Texte à lire:

----------

La jurisprudence francophone des Cours suprêmes


recherche avancée

29/03/1996 | BéNIN | N°2

Bénin | Bénin, Cour suprême, Chambre judiciaire, 29 mars 1996, 2


N°2

Déni de justice.

Le déni de justice consistant en une absence de décision, celui qui s'est désisté de la demande en interprétation d'un arrêt qui lui paraissait ambigu, ne peut former pourvoi pour déni de justice contre l'arrêt de rejet d'interprétation.


Collectivité ANAVIENOU Représentée par ZANNOU EKPODE et autres C/ Collectivité HOUNHOUENOU Représentée par KOUTOME AGOSSOU et autres.

N°93-11/CJ-P 29/03/96
LA COUR,
Vu la déclaration enregistrée le 18 février 1992 au Greffe de la Cour d'Appel de Cotonou par laquelle Maître

KEKE Ernest, Substituant Maître KEKE Joseph, Conseil de la Collectivité ANANVIENOU, a élevé pourvoi en...

N°2

Déni de justice.

Le déni de justice consistant en une absence de décision, celui qui s'est désisté de la demande en interprétation d'un arrêt qui lui paraissait ambigu, ne peut former pourvoi pour déni de justice contre l'arrêt de rejet d'interprétation.

Collectivité ANAVIENOU Représentée par ZANNOU EKPODE et autres C/ Collectivité HOUNHOUENOU Représentée par KOUTOME AGOSSOU et autres.

----------

Données:
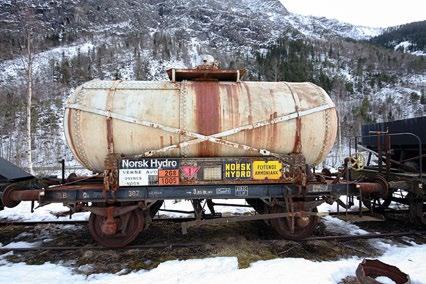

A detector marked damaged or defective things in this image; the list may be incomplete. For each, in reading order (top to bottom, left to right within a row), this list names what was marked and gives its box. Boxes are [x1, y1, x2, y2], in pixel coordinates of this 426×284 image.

rusty tank car [0, 58, 394, 247]
orange rust stain [193, 81, 220, 156]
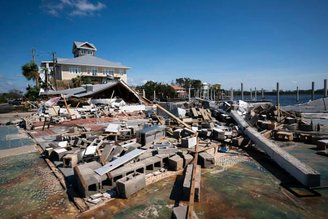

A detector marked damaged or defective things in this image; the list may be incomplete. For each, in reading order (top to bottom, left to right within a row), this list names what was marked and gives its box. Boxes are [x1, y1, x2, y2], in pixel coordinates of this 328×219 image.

splintered lumber [231, 110, 320, 187]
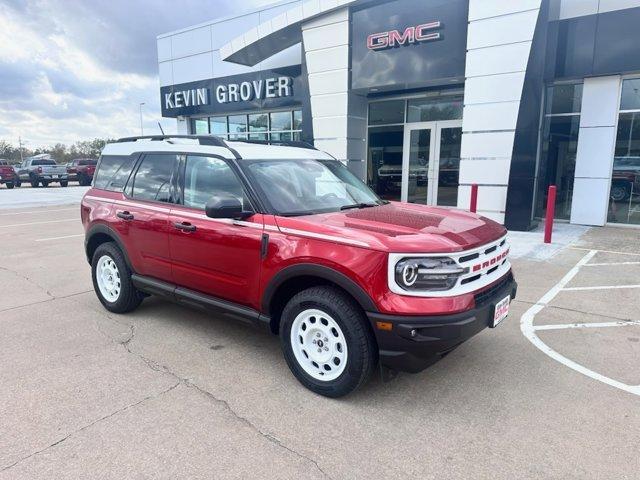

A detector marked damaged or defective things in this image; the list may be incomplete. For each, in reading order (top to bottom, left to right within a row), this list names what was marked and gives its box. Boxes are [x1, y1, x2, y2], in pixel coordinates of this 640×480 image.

cracked asphalt [0, 188, 636, 480]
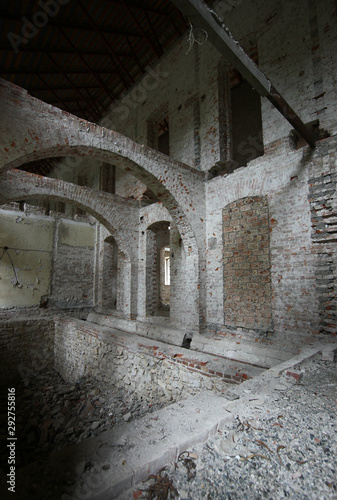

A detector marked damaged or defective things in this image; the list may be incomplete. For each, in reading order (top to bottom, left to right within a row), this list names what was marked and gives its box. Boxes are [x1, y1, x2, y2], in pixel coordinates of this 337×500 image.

rusted metal beam [171, 0, 316, 147]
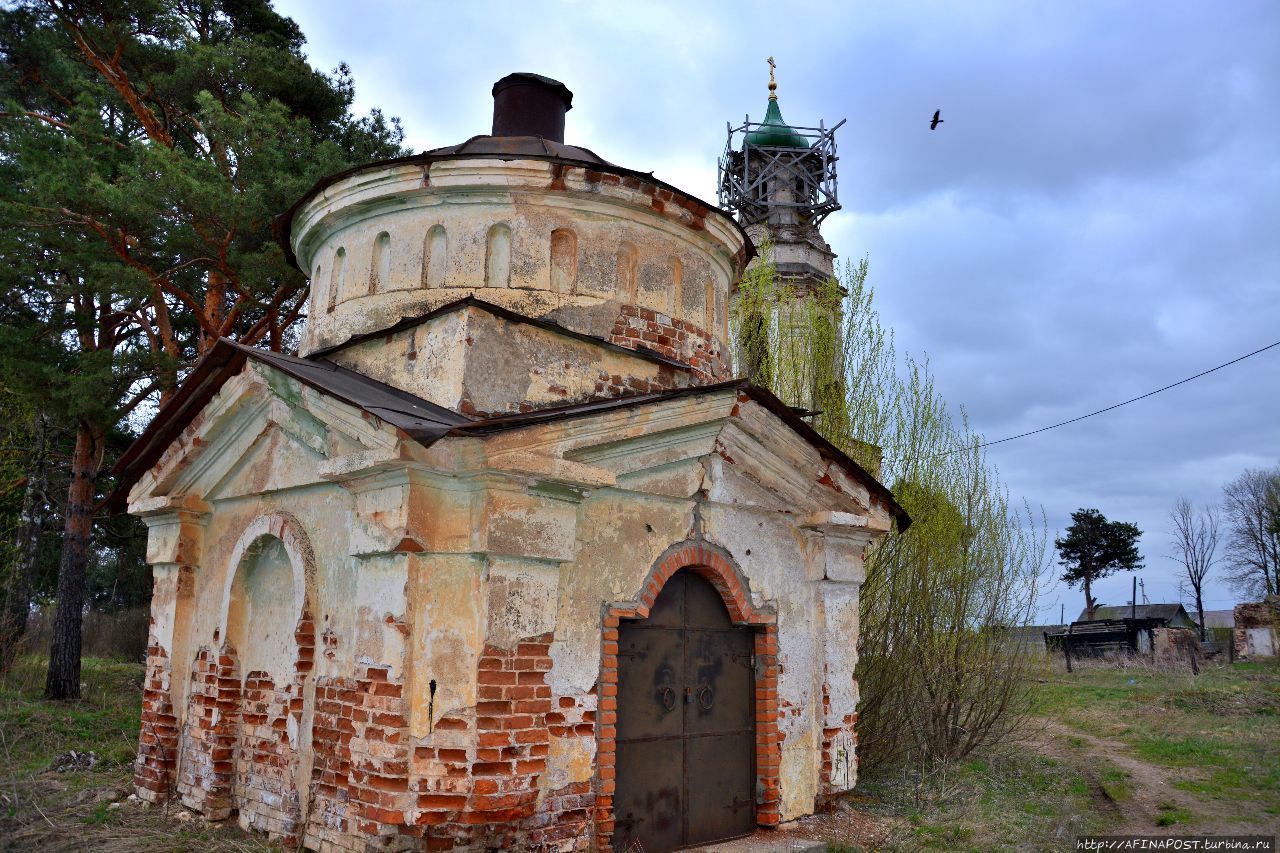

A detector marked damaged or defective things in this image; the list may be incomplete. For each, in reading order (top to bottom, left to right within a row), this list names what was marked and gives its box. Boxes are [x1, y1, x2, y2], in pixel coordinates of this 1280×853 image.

rusted roof sheeting [307, 292, 691, 368]
rusted roof sheeting [110, 338, 471, 504]
rusted roof sheeting [450, 376, 911, 525]
rusty metal door [614, 568, 752, 845]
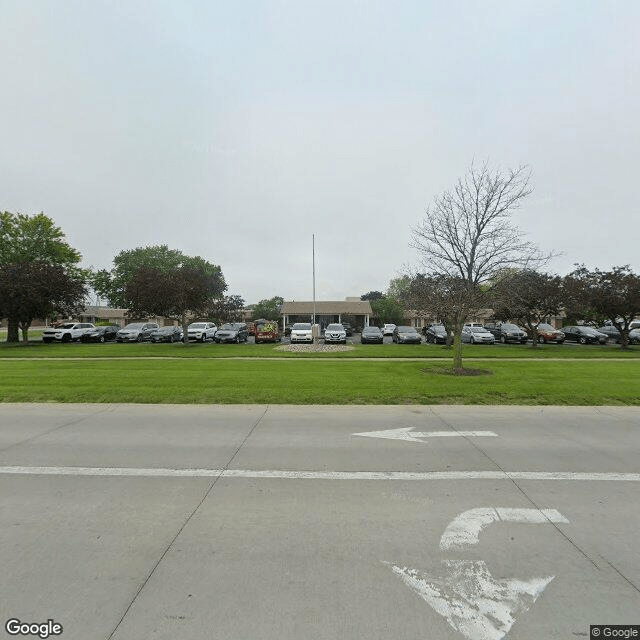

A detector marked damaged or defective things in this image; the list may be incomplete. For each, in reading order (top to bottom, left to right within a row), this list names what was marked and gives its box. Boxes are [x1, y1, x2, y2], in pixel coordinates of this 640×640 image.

pavement crack [105, 408, 270, 636]
pavement crack [428, 408, 604, 568]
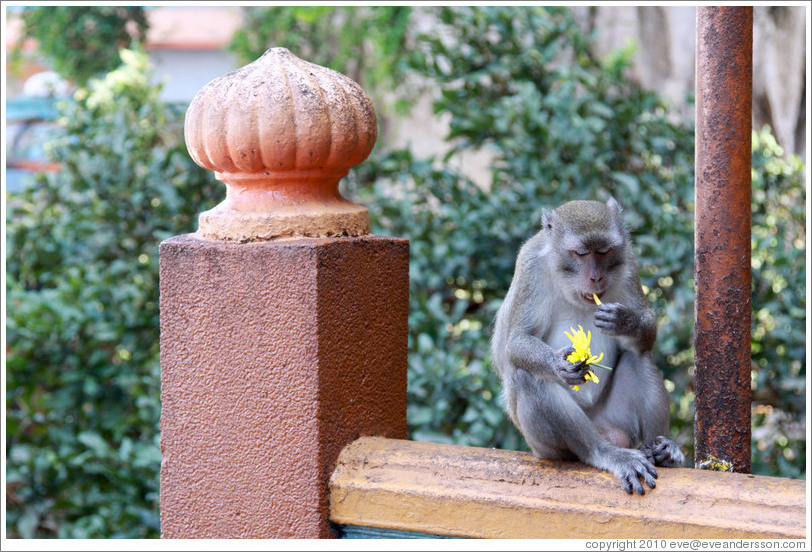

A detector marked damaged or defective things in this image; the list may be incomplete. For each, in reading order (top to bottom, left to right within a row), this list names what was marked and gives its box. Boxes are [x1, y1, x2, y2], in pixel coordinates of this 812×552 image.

rusty metal pole [696, 5, 752, 474]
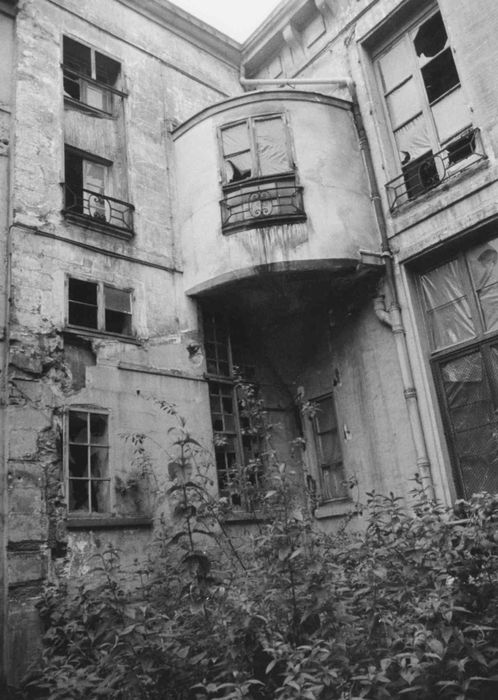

----------

Série d'exercices:
1 – Recopiez le passage du texte sur le déni de justice compris entre « N°93-11/CJ-P 29/03/96 » et « élevé pourvoi en... », ces deux bornes incluses.
2 – Transcrivez à l'identique les lignes des entrées depuis leur début jusqu'à la ligne contenant « splintered lumber [231, 110, 320, 187] », celle-ci incluse, sans reprendre les images.

Corrigé:
1 –
N°93-11/CJ-P 29/03/96
LA COUR,
Vu la déclaration enregistrée le 18 février 1992 au Greffe de la Cour d'Appel de Cotonou par laquelle Maître

KEKE Ernest, Substituant Maître KEKE Joseph, Conseil de la Collectivité ANANVIENOU, a élevé pourvoi en...

2 –
A detector marked damaged or defective things in this image; the list may be incomplete. For each, in reading order (top to bottom, left to right within a row), this list names what was marked and gives its box. Boxes are [x1, y1, x2, y2], in pixel coordinates of this 426×284 image.

rusty tank car [0, 58, 394, 247]
orange rust stain [193, 81, 220, 156]

A detector marked damaged or defective things in this image; the list may be incomplete. For each, in reading order (top to bottom, left to right within a row), this list names what was marked and gives its box. Boxes are [x1, y1, x2, y2], in pixel coordinates of this 328×219 image.

splintered lumber [231, 110, 320, 187]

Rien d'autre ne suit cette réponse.